▸ **Work to complete**
Transcribe precisely those lines of the listing that fall between the line containing "Is the point" and the last line, inclusive of both.

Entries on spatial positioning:

_____

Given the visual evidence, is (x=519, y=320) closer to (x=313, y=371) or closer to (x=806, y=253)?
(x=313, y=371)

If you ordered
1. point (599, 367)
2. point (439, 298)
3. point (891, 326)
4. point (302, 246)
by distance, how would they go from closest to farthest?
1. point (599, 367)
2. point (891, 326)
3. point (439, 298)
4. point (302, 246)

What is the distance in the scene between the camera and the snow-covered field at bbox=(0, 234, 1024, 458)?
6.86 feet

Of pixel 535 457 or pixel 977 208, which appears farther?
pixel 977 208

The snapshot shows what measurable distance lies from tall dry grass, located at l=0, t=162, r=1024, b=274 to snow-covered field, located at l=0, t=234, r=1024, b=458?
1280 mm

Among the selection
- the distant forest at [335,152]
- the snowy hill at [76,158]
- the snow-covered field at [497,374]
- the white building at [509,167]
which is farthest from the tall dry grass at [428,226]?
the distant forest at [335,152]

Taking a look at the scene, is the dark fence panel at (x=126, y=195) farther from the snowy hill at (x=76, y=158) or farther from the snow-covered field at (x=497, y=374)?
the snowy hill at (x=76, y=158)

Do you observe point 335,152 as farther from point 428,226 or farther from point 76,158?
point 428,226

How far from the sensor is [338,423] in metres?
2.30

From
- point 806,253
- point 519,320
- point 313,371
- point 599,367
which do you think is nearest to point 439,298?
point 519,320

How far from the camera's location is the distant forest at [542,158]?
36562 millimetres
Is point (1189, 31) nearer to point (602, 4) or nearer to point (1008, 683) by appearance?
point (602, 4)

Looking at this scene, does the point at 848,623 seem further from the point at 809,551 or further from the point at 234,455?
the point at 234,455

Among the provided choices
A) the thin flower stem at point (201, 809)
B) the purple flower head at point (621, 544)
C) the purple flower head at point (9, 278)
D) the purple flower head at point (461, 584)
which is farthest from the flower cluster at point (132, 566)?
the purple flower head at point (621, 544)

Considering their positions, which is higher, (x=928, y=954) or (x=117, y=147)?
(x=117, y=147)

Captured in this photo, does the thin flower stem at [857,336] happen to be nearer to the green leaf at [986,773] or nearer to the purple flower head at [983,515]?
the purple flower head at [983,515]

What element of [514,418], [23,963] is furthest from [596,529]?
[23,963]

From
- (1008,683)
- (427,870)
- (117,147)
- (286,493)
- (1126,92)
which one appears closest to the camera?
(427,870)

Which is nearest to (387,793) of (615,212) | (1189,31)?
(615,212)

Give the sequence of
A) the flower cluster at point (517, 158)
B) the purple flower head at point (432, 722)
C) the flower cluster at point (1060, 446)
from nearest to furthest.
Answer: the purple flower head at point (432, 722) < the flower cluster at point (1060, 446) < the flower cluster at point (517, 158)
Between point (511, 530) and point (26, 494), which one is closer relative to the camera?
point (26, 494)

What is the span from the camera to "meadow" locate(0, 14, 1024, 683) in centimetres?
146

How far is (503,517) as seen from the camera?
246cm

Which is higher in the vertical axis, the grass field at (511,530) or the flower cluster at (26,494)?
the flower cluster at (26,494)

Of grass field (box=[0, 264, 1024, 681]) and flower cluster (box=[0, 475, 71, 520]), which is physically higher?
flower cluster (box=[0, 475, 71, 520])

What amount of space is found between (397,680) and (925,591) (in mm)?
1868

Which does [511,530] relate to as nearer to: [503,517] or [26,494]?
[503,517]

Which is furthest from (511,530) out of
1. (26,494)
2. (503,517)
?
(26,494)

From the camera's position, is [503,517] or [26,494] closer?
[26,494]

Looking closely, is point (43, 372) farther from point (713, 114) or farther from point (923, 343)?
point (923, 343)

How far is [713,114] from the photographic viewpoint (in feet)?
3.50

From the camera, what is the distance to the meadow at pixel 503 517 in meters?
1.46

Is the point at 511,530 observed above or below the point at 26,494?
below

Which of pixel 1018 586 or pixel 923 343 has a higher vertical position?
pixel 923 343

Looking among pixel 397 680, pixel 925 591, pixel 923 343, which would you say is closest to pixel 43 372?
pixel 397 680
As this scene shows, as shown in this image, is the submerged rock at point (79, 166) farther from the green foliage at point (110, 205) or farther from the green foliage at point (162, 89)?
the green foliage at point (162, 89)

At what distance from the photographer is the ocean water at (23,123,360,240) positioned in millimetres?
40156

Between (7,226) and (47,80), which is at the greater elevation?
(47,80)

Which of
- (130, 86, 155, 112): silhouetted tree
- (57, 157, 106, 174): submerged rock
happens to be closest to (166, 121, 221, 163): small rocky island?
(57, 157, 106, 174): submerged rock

_____

▸ **Final result**
Is the point at 511,530 observed above or below the point at 26,494?
below

Which of pixel 1018 586 or pixel 923 343 has a higher vertical position?
pixel 923 343

Looking among pixel 397 680, pixel 925 591, pixel 923 343, which would you say is closest to pixel 43 372?
pixel 397 680
As this scene shows, as shown in this image, is the submerged rock at point (79, 166) farther from the green foliage at point (110, 205) or farther from the green foliage at point (162, 89)?
the green foliage at point (162, 89)

At what distance from the photographer is the ocean water at (23,123,360,240) positioned in millimetres?
40156

Between (7,226) and (47,80), which is at the greater elevation?
(47,80)

Which of
- (130, 86, 155, 112): silhouetted tree
- (57, 157, 106, 174): submerged rock
happens to be closest to (166, 121, 221, 163): small rocky island?
(57, 157, 106, 174): submerged rock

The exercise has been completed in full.